Beverage: Tra bi dao/Winter melon tea
Ingredients: Water, winter melon, sugar
Aroma: Oooh, nice… Ummm?? What’s this I’m getting? A slice of morning toast, not fresh, a bit cold and a bit stale. The last one in the rack. It’s the scent of a lonely slice of toast. The slice that goes uneaten at a breakfast table where two friends are eating. To be precise it’s the smell of that same sad slice, left alone, uneaten in the presence of two friends who know each other pretty well, but have never had breakfast together before. They don’t yet feel secure enough in each other’s company to pick their noses, discuss masturbation or fart in an amusingly loud manner. Both are too polite to hog the last slice, although one of them would dearly love to.

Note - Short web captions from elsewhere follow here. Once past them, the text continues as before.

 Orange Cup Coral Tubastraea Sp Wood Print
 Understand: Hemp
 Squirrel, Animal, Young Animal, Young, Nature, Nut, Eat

Taste: That’s rather refreshing. It’s tea-esque with a fruity, sugary backing band. I’m getting overtones of things woody, burnt and smoky. A bonfire. Yes, that’s it. A halloween bonfire, circa 1986, in the garden of a long forgotten friend’s house in Dunchurch, a small village just outside Rugby. Guy Fawkes hatched his plot to blow up the Houses of Parliament in Dunchurch which gives this drink a rebellious/loser edge. Guy Fawkes was unsuccessful after all. It’s rather pleasant. I might buy this one again. I can see it working with a dose of alcohol and heated slightly. Mulled winter melon tea. Hmm?? I hear an advertising campaign coming on – "Winter melon tea – The discerning drink for Halloween that won’t scare you shitless."
If this drink were a hairstyle it would be… an afro. Sometimes hip. Always cool.
Our survey said… 8.3 points out of a possible 10. A bonus 0.2 points for the almost phallic, if you’re an imaginative type and/or sexually frustrated, picture of a winter melon on the can.